> [WHAT IS NEEDED]: The line containing "category: zebra" opens the span to copy, and the last line of the records below closes it. Write out that span exactly.

++++ DATA TO PROCESS

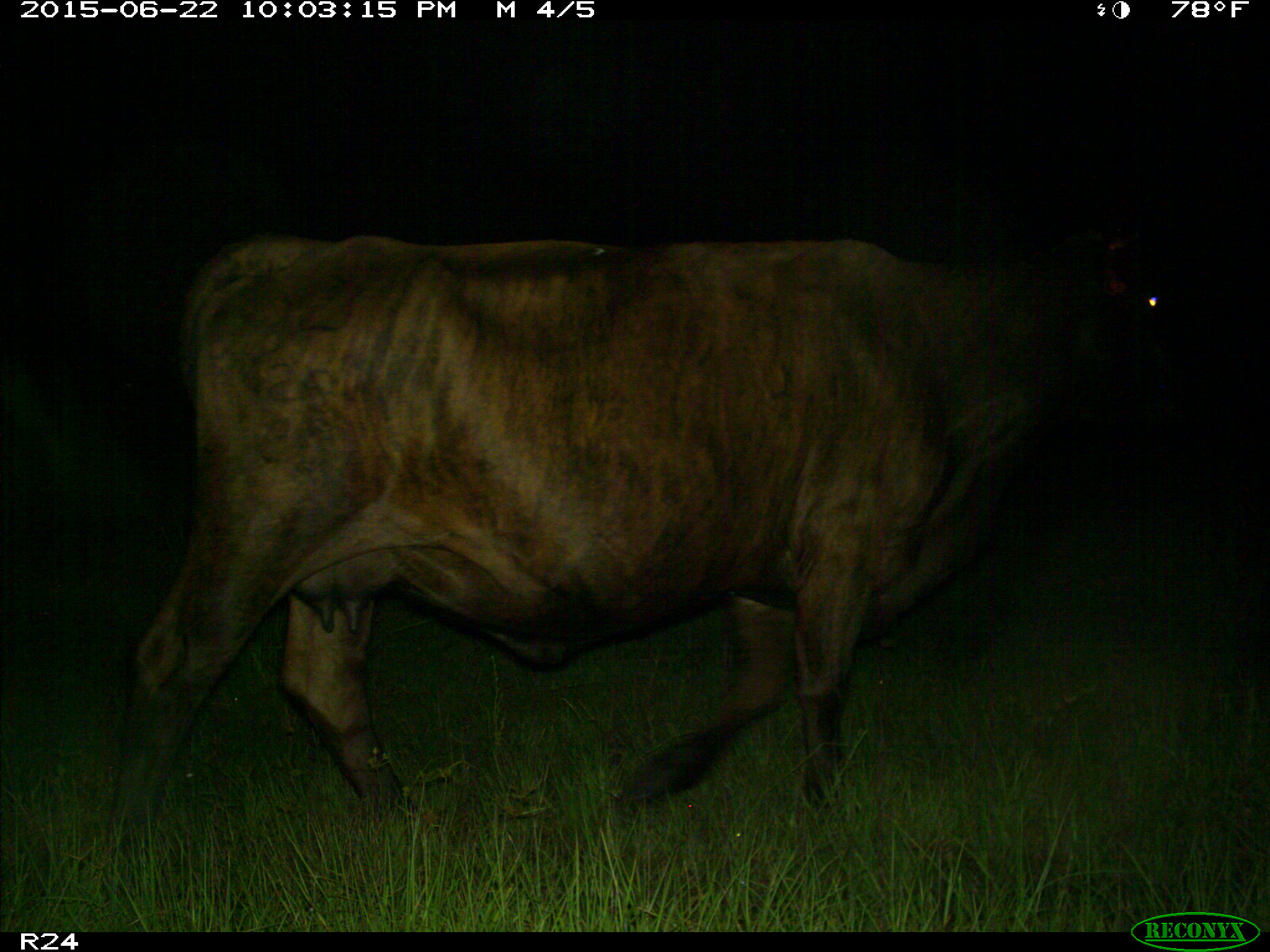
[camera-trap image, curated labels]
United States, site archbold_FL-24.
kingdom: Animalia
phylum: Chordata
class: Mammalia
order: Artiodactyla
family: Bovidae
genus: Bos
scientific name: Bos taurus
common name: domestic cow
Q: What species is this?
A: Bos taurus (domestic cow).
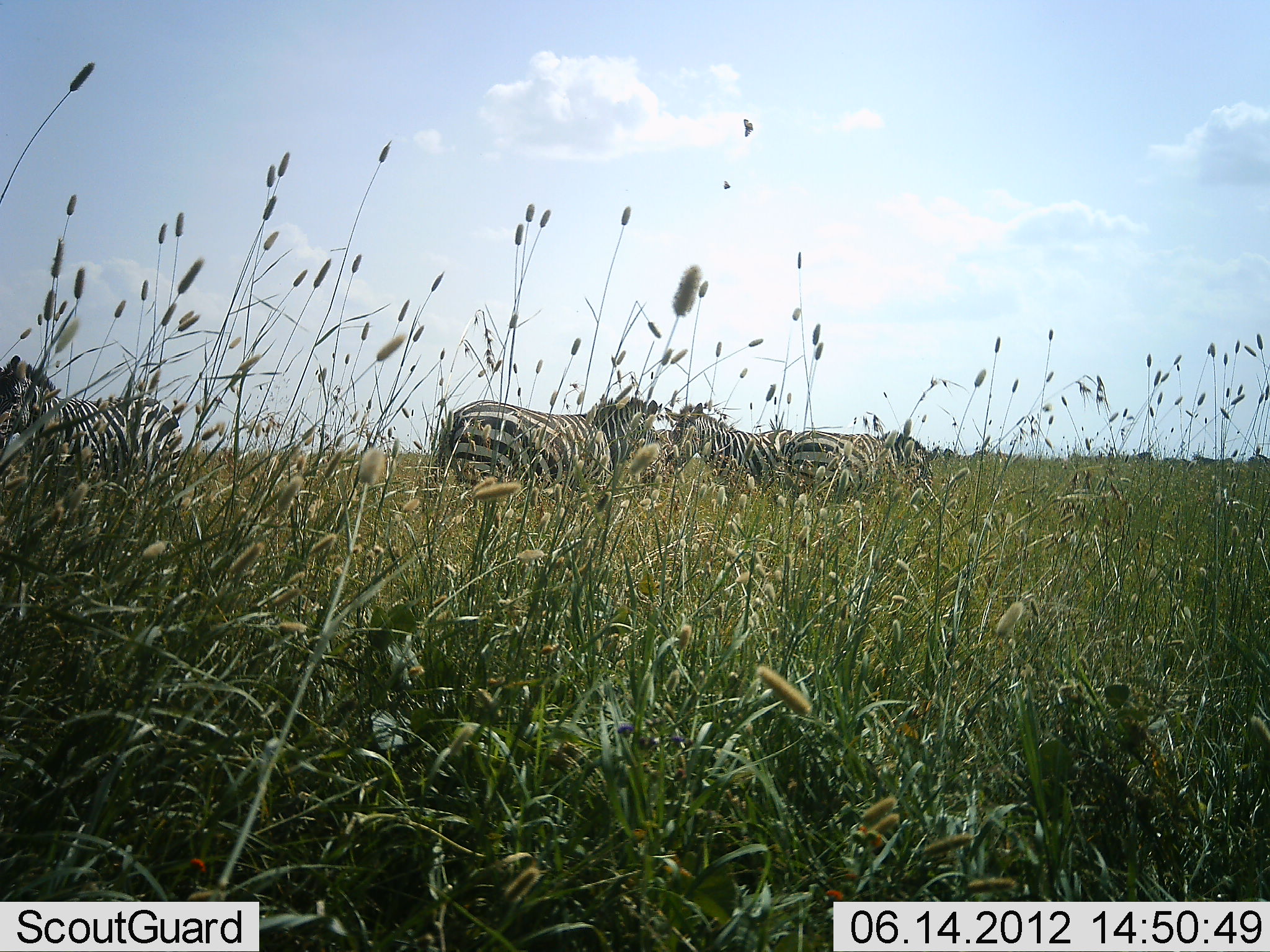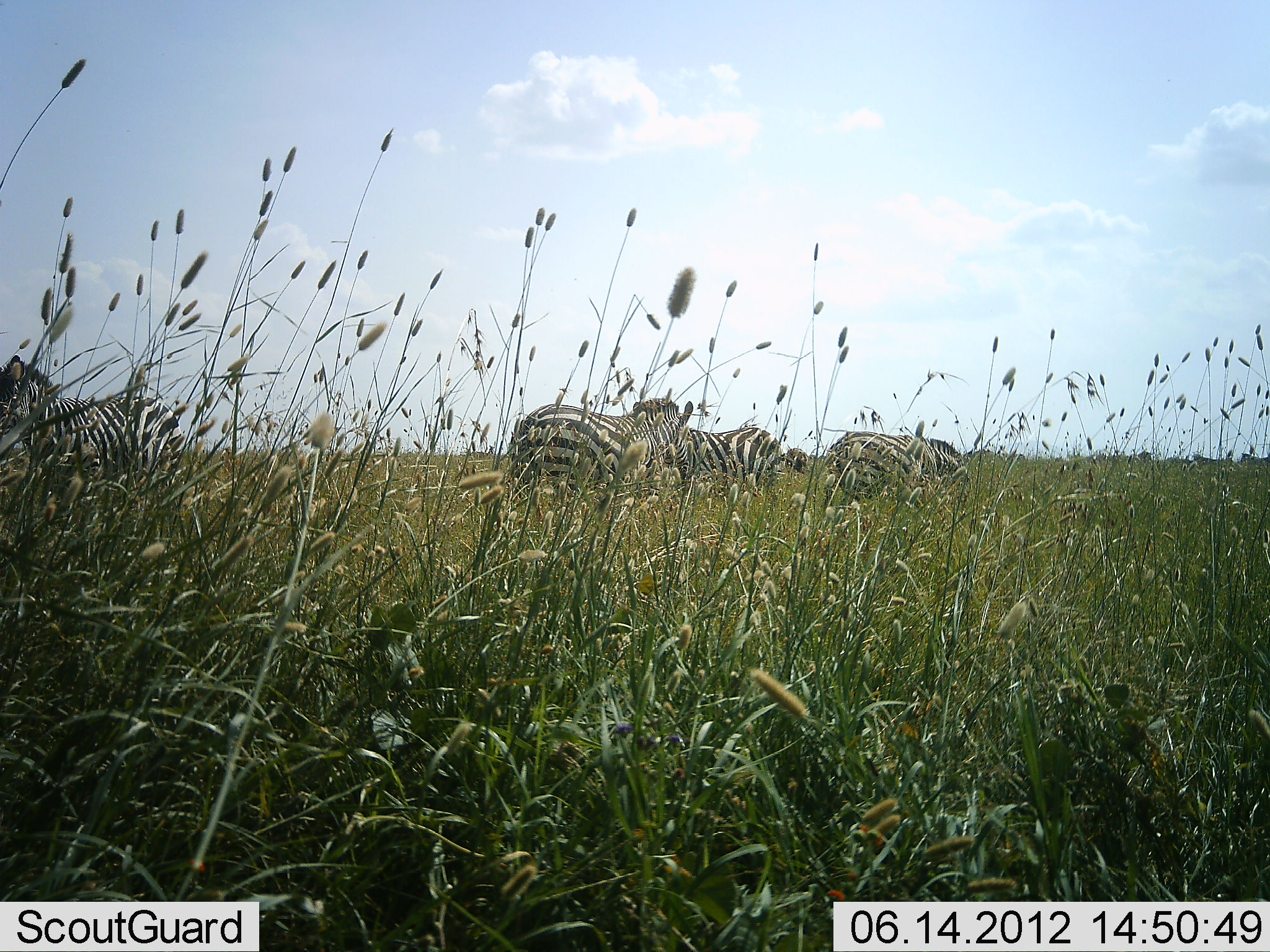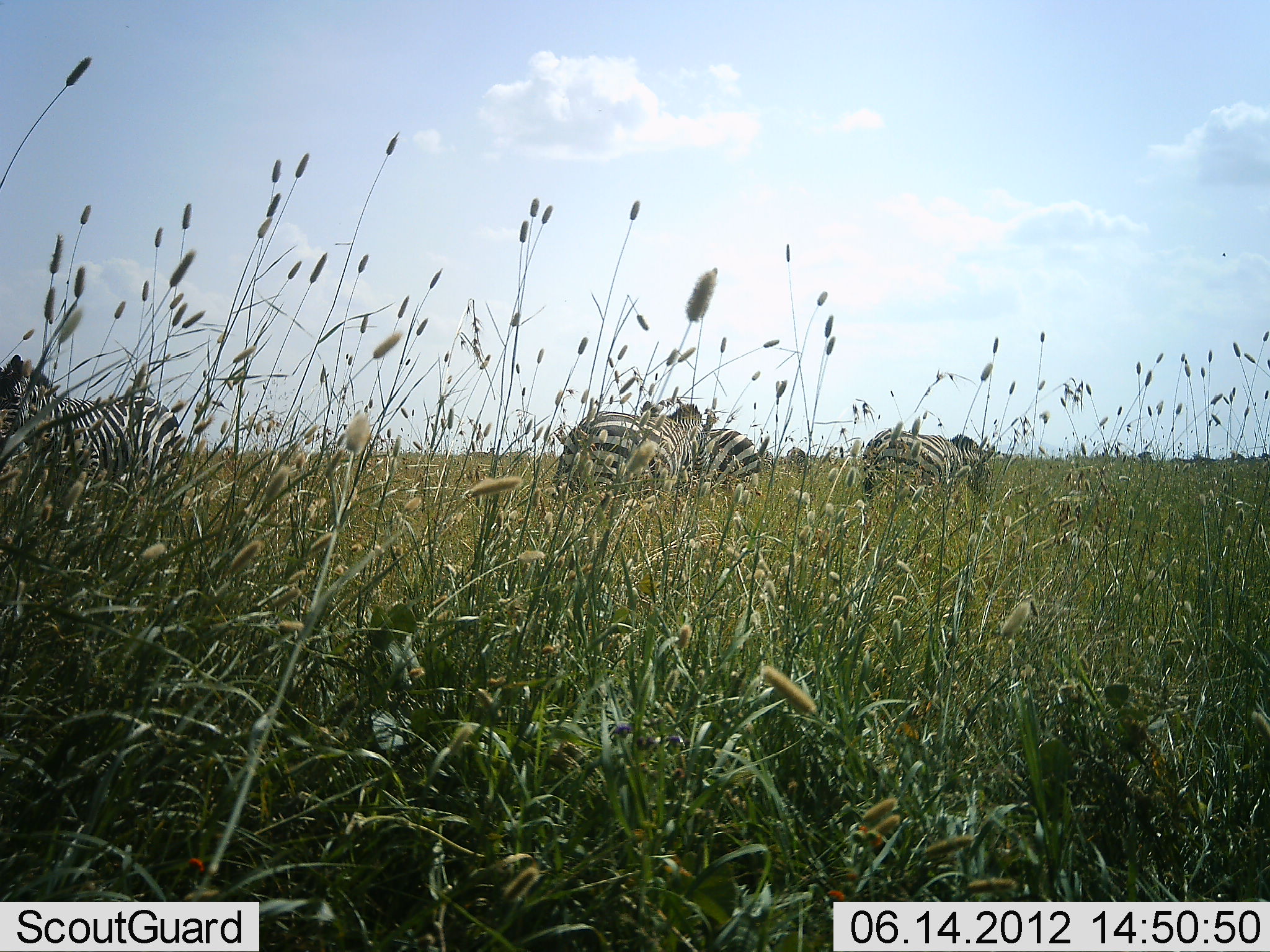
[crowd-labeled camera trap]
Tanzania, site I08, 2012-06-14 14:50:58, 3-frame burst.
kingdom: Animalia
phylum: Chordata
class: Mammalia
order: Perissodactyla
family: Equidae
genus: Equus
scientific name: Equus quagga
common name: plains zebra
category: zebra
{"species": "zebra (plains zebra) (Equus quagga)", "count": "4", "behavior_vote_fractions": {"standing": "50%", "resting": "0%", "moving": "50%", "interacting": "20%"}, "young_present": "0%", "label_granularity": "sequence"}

++++++++

> [WRITTEN REPLY]:
category: zebra
{"species": "zebra (plains zebra) (Equus quagga)", "count": "4", "behavior_vote_fractions": {"standing": "50%", "resting": "0%", "moving": "50%", "interacting": "20%"}, "young_present": "0%", "label_granularity": "sequence"}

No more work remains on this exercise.